According to the official, expatriates express their need to retain social security benefits in their home country, where their families are living. However, if the Indian company directly pays the employees’ salaries without any reimbursement, they do not attract Goods and Services Tax (GST) since the expatriates are considered employees solely of the Indian company.

This clarification was provided by the official. The recent wave of tax demands on MNCs stems from a Supreme Court ruling in May 2022 regarding the Northern Operating System (NOS) case.

The court ruled that under the reverse charge mechanism (RCM), the secondment (deputation) of employees from a foreign group to an Indian entity qualifies as “manpower supply service” and thus subject to service tax, wherein the recipient is liable to pay the tax instead of the supplier.

Although the decision pertained to service tax in the pre-GST era, it has implications under the GST as the practice of deputing foreign expats and paying their salaries overseas remains common in the industry.
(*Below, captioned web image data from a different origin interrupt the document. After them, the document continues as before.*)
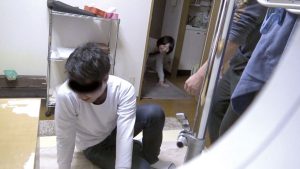 酔いつぶれた旦那さんのすぐ側で奥さんを寝取る13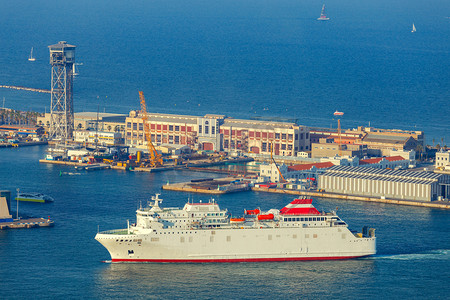 延期交付摄影照片_巴塞罗那。海港的视图.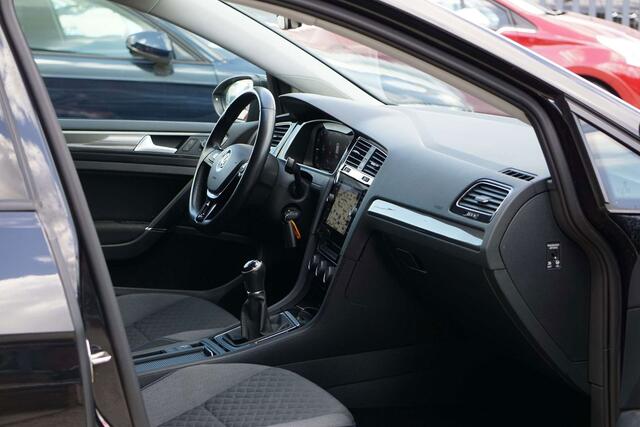 Volkswagen Golf 1.0 TSI R-LINE COCKPIT NAVI DISTRONIC CAM PDC 6d-T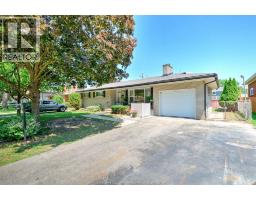 328 ISACK, Windsor, Ontario
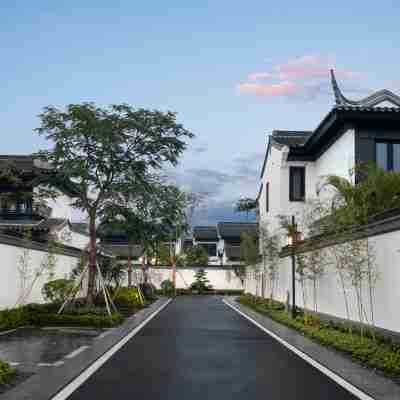 Haikou Paradise Bird Resort Hotel Exterior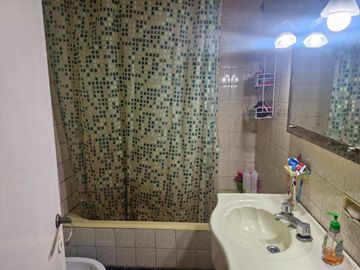 VENTA CASA TIPO CHALET, QUINCHO, PILETA Y GARAGE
The recent Supreme Court ruling has caused contentions within the industry, leading to differing opinions and actions among the companies involved. While some have chosen to pay the Goods and Services Tax (GST) and claim credit but dispute the interest charges, others have not paid the tax and are seeking legal recourse on the grounds that their circumstances differ from the Northern Operating Systems (NOS) case.

According to a tax expert, revenue authorities have issued several show-cause notices to various players, particularly foreign companies with expatriate employees seconded to their Indian subsidiaries, demanding GST Payment for these arrangements. The industry is currently examining the facts and adopting appropriate approaches.

Further, he added that it is expected that the government will release required guidelines clarifying the definition of employment in the case of expatriates, as well as providing clarity on the nature of manpower supply in different situations.

Careful evaluation of GST exposure on expatriate arrangements is crucial, taking into account the terms of such arrangements, the breakdown of compensation, roles and responsibilities, and the level of control exercised over these employees.

Another tax expert said that although the issue emerged during recent audits, many companies had already started reviewing their contracts with expatriates following the Supreme Court’s decision.

Read Also:- Center Issues GST Notices to Foreign Cos for Ensuring Compliance with New Regulations

Experts emphasize the need for clarity in situations where employment contracts fail to specify the role and assignment of expatriates. Questions arise regarding the imposition of the levy if an expatriate ends their relationship with the Indian arm or if they are simultaneously payrolled on both the parent company and the local entity.

It has been observed that notices were issued to companies where the contract is specifically with the Indian entity. However, there is still uncertainty regarding the potential liability for Goods and Services Tax (GST) for expatriates serving in a consulting capacity, as per the experts.